> [READING TEXT]:
TradFi policies ‘inadequate’ for treating DeFi, claims EU Commission study

Standard financial policies are not sufficient for regulating decentralized finance, according to a research report funded by the European Commission published this week.

“This report is part of our ambition to understand DeFi further, to inform our thinking about how to address any concern potential public public policy consequences,” Mattias Levin of the European Commissions department for digital finance, said in a webinar outlining the report on Friday.

Recognizing the difference in the way DeFi structures information compared to traditional finance, the report on approaches to the regulation and supervision of decentralized finance says that “standard policies [are] inadequate to the treatment of DeFi services.” As a response, it breaks down a taxonomy of policy proposals.

Firstly, the report proposes to have a separate policy to regulate the activity of legal entities based on micro-prudential requirements. This would apply to “entities that were legally subjected to the authority of standard public institutions,” according to the report.

> [SET TASKS]:
[1] On what day of the week was the webinar outlining the DeFi report held?
[2] Name every abbreviation that appears in the article on the DeFi report.
The lines that follow this article have no connection to it.

> [GIVEN INFORMATION]:
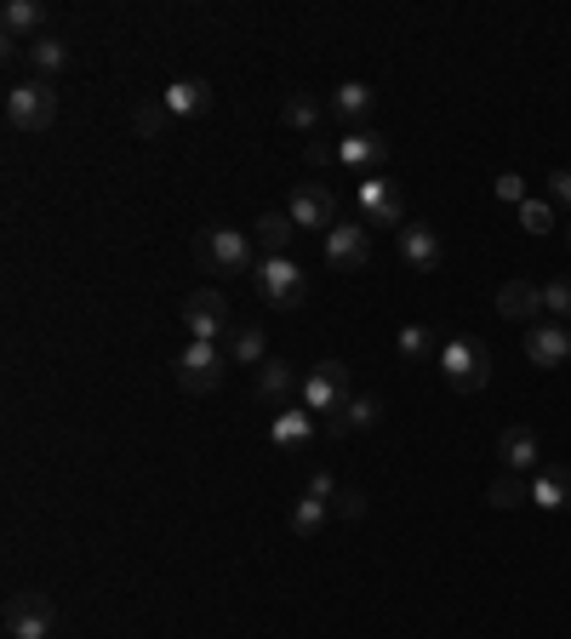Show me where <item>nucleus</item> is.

> [ANSWER LIST]:
[1] Friday.

[2] TradFi, DeFi, EU